- _Exercise description_
First find the line containing "scientific name: Vertebrata" in the data, then set it down exactly along with every line after it, through the last.

- _Information shown_
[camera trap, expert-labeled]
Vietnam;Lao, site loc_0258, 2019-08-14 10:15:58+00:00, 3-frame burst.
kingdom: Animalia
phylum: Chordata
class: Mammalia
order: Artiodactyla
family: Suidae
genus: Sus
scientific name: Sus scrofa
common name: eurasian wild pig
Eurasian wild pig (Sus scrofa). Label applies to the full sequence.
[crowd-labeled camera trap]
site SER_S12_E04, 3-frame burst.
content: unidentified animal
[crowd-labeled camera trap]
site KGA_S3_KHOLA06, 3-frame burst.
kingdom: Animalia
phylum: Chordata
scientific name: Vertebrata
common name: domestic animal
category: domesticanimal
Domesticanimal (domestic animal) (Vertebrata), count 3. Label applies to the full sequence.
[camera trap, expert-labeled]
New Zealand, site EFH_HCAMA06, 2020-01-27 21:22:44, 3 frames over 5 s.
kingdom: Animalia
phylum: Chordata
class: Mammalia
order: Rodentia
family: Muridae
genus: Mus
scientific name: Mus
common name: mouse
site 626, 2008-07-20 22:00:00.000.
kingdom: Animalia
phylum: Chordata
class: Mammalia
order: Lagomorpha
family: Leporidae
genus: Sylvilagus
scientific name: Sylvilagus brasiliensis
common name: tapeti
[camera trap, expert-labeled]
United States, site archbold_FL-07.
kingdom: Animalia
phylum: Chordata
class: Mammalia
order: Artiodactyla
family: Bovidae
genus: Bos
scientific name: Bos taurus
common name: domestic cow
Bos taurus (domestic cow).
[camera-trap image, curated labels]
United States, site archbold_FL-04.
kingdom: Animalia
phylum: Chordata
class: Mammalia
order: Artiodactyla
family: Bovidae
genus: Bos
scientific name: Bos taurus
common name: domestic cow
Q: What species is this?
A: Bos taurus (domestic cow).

- _Solution for this task_
scientific name: Vertebrata
common name: domestic animal
category: domesticanimal
Domesticanimal (domestic animal) (Vertebrata), count 3. Label applies to the full sequence.
[camera trap, expert-labeled]
New Zealand, site EFH_HCAMA06, 2020-01-27 21:22:44, 3 frames over 5 s.
kingdom: Animalia
phylum: Chordata
class: Mammalia
order: Rodentia
family: Muridae
genus: Mus
scientific name: Mus
common name: mouse
site 626, 2008-07-20 22:00:00.000.
kingdom: Animalia
phylum: Chordata
class: Mammalia
order: Lagomorpha
family: Leporidae
genus: Sylvilagus
scientific name: Sylvilagus brasiliensis
common name: tapeti
[camera trap, expert-labeled]
United States, site archbold_FL-07.
kingdom: Animalia
phylum: Chordata
class: Mammalia
order: Artiodactyla
family: Bovidae
genus: Bos
scientific name: Bos taurus
common name: domestic cow
Bos taurus (domestic cow).
[camera-trap image, curated labels]
United States, site archbold_FL-04.
kingdom: Animalia
phylum: Chordata
class: Mammalia
order: Artiodactyla
family: Bovidae
genus: Bos
scientific name: Bos taurus
common name: domestic cow
Q: What species is this?
A: Bos taurus (domestic cow).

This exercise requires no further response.